“We’re putting a retractor in which is holding the bladder down out of the way. This is the uterus here.”
Those were the words of Prof Fergal Malone, head of the Department of Obstetrics and Gynaecology at the Royal College of Surgeons in Ireland (RCSI), as he delivered a baby by Caesarean section.
A roomful of 190 transition year students watched from Beaumont Hospital in Dublin as the surgery was broadcast via live video link from the Rotunda Hospital.
The new mother had agreed to be a part of the MiniMed School experience, a week-long programme for students from 90 schools across Ireland.
The interactive programme at the RCSI and Beaumont Hospital gives transition year students the opportunity to step out of the classroom and into the operating theatre to experience what a career in medicine is really like.

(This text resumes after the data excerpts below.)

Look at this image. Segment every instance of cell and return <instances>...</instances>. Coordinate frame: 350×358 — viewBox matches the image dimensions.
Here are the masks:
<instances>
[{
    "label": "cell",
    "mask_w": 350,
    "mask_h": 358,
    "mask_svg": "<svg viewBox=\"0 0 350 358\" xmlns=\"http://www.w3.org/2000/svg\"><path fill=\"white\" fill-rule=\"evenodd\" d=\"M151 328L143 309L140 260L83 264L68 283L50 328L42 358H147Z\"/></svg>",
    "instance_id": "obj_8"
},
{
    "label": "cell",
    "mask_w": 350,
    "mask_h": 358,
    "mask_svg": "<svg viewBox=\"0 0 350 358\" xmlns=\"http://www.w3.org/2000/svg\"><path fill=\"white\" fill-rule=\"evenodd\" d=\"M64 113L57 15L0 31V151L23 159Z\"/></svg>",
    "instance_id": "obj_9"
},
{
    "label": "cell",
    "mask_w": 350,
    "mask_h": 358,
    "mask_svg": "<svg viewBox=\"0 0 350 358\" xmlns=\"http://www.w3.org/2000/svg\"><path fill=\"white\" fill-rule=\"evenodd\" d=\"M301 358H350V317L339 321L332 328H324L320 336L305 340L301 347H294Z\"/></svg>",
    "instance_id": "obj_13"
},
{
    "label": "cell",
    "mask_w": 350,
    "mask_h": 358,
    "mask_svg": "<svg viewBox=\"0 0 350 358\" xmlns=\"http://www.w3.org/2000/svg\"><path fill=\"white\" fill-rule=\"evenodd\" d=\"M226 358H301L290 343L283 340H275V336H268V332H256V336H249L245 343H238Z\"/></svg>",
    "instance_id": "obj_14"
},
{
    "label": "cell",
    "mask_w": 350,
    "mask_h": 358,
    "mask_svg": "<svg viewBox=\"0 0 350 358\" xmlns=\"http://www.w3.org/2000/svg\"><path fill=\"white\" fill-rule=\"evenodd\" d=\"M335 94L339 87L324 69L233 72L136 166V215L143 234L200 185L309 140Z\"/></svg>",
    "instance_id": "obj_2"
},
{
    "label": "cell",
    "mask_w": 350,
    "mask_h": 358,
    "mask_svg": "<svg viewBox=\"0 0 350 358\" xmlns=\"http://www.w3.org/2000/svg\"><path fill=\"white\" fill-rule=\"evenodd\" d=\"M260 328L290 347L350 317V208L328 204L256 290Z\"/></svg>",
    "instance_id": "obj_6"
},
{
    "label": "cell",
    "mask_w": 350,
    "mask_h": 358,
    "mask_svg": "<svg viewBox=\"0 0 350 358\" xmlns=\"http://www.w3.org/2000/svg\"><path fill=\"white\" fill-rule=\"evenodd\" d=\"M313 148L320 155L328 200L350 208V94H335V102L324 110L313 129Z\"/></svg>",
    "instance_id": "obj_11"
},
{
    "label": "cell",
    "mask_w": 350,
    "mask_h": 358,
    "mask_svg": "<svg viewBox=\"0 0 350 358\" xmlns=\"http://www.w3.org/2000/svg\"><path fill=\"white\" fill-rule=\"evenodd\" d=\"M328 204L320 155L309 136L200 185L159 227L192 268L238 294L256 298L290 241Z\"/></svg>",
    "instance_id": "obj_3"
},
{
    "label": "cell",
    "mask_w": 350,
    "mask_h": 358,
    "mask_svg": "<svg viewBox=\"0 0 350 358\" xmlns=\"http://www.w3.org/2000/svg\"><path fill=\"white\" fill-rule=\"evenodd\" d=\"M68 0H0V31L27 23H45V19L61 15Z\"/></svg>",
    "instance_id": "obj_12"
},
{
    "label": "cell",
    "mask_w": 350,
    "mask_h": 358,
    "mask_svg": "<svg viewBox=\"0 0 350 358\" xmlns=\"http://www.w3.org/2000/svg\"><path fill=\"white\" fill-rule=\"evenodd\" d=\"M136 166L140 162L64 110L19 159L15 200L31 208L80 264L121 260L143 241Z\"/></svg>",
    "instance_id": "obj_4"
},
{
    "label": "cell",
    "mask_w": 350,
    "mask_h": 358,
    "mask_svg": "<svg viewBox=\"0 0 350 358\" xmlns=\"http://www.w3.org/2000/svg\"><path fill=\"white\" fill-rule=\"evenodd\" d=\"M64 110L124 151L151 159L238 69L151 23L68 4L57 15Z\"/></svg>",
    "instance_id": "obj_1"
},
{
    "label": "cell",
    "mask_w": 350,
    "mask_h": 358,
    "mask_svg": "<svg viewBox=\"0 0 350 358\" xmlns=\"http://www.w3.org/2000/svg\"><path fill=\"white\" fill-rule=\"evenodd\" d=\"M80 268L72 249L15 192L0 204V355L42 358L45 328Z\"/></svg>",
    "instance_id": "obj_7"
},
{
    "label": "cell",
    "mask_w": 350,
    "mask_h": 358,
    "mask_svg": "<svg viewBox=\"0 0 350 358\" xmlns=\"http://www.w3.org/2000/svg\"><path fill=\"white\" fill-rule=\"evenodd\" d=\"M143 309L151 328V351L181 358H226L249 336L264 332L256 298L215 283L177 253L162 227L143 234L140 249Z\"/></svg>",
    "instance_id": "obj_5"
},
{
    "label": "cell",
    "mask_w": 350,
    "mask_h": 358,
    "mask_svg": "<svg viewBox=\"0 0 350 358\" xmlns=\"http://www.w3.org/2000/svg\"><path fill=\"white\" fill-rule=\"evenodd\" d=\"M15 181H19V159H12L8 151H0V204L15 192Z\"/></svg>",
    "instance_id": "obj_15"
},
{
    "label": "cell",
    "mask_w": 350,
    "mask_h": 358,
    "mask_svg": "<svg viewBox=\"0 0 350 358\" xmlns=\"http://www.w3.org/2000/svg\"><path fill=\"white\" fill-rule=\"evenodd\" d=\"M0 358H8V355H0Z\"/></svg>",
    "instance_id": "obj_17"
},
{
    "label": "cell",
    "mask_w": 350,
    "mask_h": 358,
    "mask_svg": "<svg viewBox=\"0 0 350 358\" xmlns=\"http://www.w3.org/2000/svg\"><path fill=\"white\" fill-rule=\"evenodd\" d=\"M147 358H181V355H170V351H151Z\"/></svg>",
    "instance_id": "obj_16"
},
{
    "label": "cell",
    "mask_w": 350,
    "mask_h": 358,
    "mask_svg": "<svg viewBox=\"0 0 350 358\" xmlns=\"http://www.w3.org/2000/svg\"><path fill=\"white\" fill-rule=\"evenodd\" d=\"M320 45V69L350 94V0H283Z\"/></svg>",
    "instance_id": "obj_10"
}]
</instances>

The course will cover a variety of topics, including forensic medicine, psychiatry and tropical medicine. Students will get to practice suturing on special synthetic devices, and they will watch a live laparoscopic surgery broadcast from Beaumont Hospital later this week.
Prof Arnold Hill is head of the School of Medicine at RCSI and an organiser of the programme.
Prof Hill promised practical training rather than “boring lectures”. This was their first broadcast of a birth. “We think this new innovation makes it even more exciting,” he said.
A few minutes after the video stream began, a screaming baby was on the screen. The students cheered.
“He’s adapting from the underwater environment to an air environment with a good scream. He looks very, very good,” Prof Malone said, before setting to the task of “putting everything back where we found it”.
After the surgery, students asked the surgeon questions ranging from: “What do you do with the placenta?,” to, “Have you ever had a baby named after you?” The answer to the latter was yes, but he tried to talk the parents out of it.
Sorcha O'Brien from Mount Anville Secondary School in Goatstown, Co Dublin, said she wants to be a surgeon after watching the birth.
“It was so cool and so amazing to be a part of the process of bringing a life into the world. It was really moving, and I wasn’t expecting that,” she said.
"It was very interesting seeing the different layers he went through to reach the womb, and having to avoid the gallbladder and things like that," said Páraic Cagney, a student at Belvedere College in Co Dublin.'
‘Pretty shocking’
Jack Doorly, also a student at Belvedere, found the surgery harder to watch.
“I thought it was pretty shocking. I was glad enough to have had a big breakfast beforehand. It kept my blood sugar up so as not to faint . . . especially the first cut and all the blood goes everywhere. I guess after that . . . it’s interesting, really. You kind of forget about the gore and you’re looking at all the different body parts,” he said.
“You’d be inspired by [the surgeons]. I thought the way he was doing his stitches and everything was really, really impressive.”